Несмотря на то что рок тогда уже разрешили, подпольные концерты какое-то время существовали. Юре Шевчуку и Саше Башлачеву, например, я устраивал их лично. О Сашке не вспомню ни одного острого момента: он был совершенно неконфликтным, его все любили, ни в какие истории мы не попадали. Приезжал из Череповца, ночевал пару раз у меня. Всегда оставлял утром аккуратно сложенное белье. Он мог порой вспылить — рубануть правду-матку, но обходился без оскорблений.

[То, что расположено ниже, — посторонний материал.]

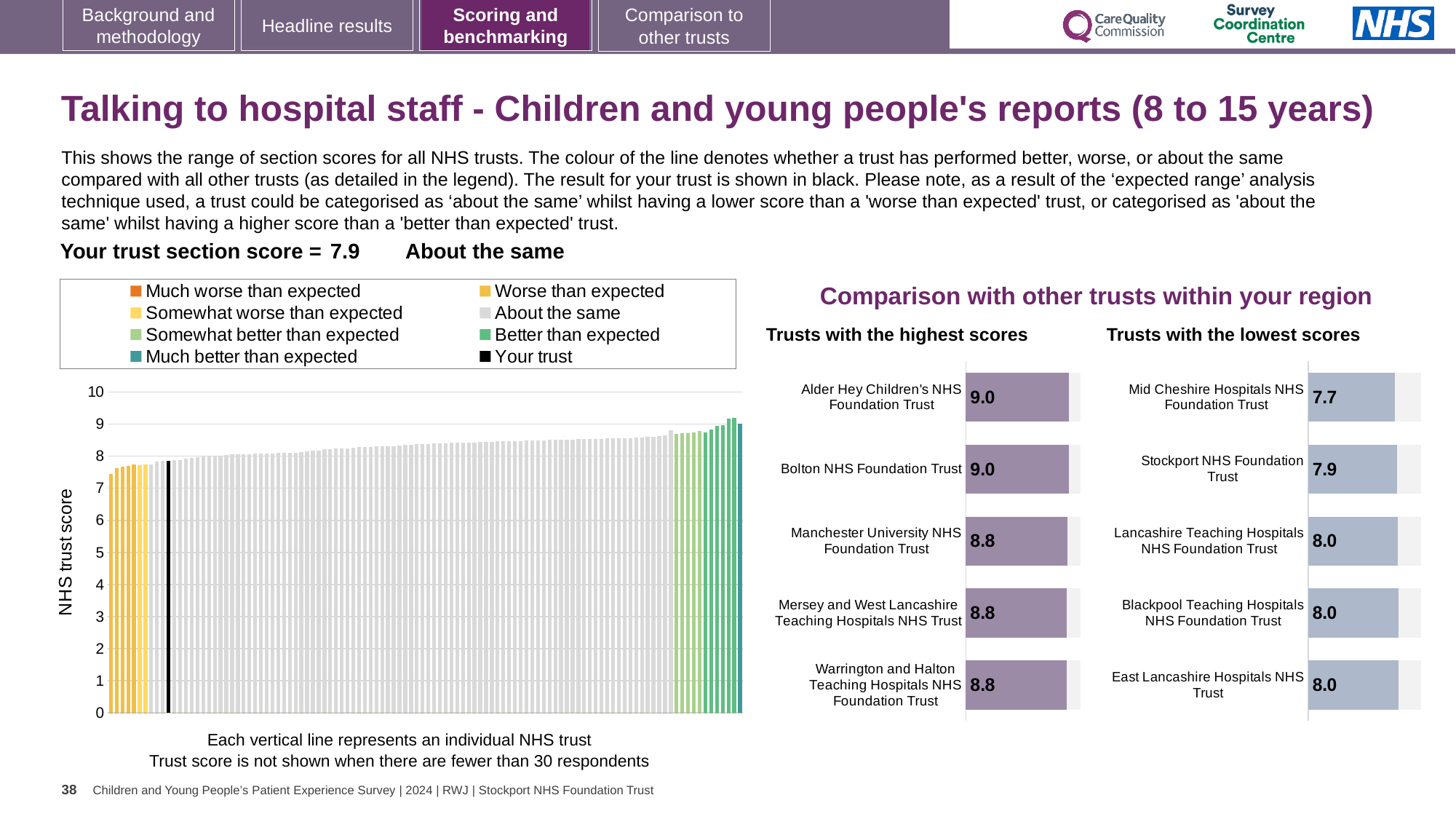
In the 'Trusts with the lowest scores' chart, which trust has the lowest score? Mid Cheshire Hospitals NHS Foundation Trust What kind of chart is the large chart on the left showing NHS trust scores? Bar chart In the large chart on the left, is the value for 'Your trust' (the black bar) greater or less than 7? greater In the 'Trusts with the lowest scores' chart, what is the score for Mid Cheshire Hospitals NHS Foundation Trust? 7.7 In the 'Trusts with the lowest scores' chart, which has the larger score: Stockport NHS Foundation Trust or Mid Cheshire Hospitals NHS Foundation Trust? Stockport NHS Foundation Trust In the 'Trusts with the lowest scores' chart, what is the difference between the scores of Stockport NHS Foundation Trust and Mid Cheshire Hospitals NHS Foundation Trust? 0.2 How many entries does the legend of the large chart on the left list? 8 How many trusts are listed in the 'Trusts with the highest scores' chart? 5 In the 'Trusts with the highest scores' chart, what is the score for Manchester University NHS Foundation Trust? 8.8 In the 'Trusts with the highest scores' chart, what is the difference between the scores of Bolton NHS Foundation Trust and Warrington and Halton Teaching Hospitals NHS Foundation Trust? 0.2 In the 'Trusts with the highest scores' chart, what is the score for Alder Hey Children's NHS Foundation Trust? 9.0 In the large chart on the left, do the trust scores rise or fall from left to right? Rise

Говорят, его первые концерты провалились. Мол, играть и петь Саша не умел, а стихи хорошие... Но это совсем не так. У Башлачева была настолько мощная энергетика, что каких-то огрехов никто не замечал. Когда он пел, все невольно затихали и смотрели на него как кролики на удава.
Выглядел Сашка скромно. В неброской одежде, с золотой фиксой, вечно взъерошенный. Мы его за глаза Воробейчиком называли. Он правда был похож на воробья. Живчик, женщины его очень любили, и Сашка отвечал им взаимностью. Но мне кажется, он внутри был глубоко одиноким человеком. Чего-то ему не хватало. Вроде и знаменит, вроде и группу хотел, вроде все любят, но одиноко... Творческий тупик такой. Может, писалось плохо — я не спрашивал. Жена и ребенок его не остановили, прыгнул из окна.
Когда СашБаш умер, на концерте его памяти все были трезвыми. Сильно задумались — как дальше жить. Его нелепый полет очень повлиял на всех. Многие завязали с алкоголем, а Слава Бутусов тогда ночью в поезде написал «Бриллиантовые дороги» и впервые их спел на этом концерте.
Смерть Башлачева стала водоразделом. Мы впервые задумались о времени. Восьмидесятые мы как-то быстро проскочили. Тогда все были восторженными, жизнь в рок-н-ролле была каждодневным праздником: концерты, тусовки, поездки... Особо не задумывались о будущем, были уверены, что так будет всегда. В девяностые началось отрезвление.
С ностальгией вспоминал подпольные концерты. Я работал у Генки Зайцева в кочегарке. На смене был сам Зайцев, я, Миша Борзыкин и один из идеологов движения кришнаизма, которое тогда было запрещено. В кочегарке и проводились сейшены. В том же здании был актовый зал на пятьсот мест. И вот как-то после рок-клубовского фестиваля выступать пришли Юра Шевчук, СашБаш и группа «Оберманекен». Сарафанное радио сработало четко: пригласил двадцать человек, а зал битком набит. И Мамонов сидит, и Троицкий. Время двенадцать ночи... Нас могли бы тут же свинтить и посадить. Гена Зайцев перед концертом предупредил: «Если вас повинтят, меня не упоминай». Но все было прекрасно: вышел СашБаш, который всех затмил. Сева Гаккель подошел ко мне и признался: «Удивительный. Невероятный». Потом в каптерке Шевчук и Пантыкин пели дуэтом, Башлачев исполнял песни Кинчева, а мы с Юрой еще и на ходу сочинили рок-оперу на татарском языке.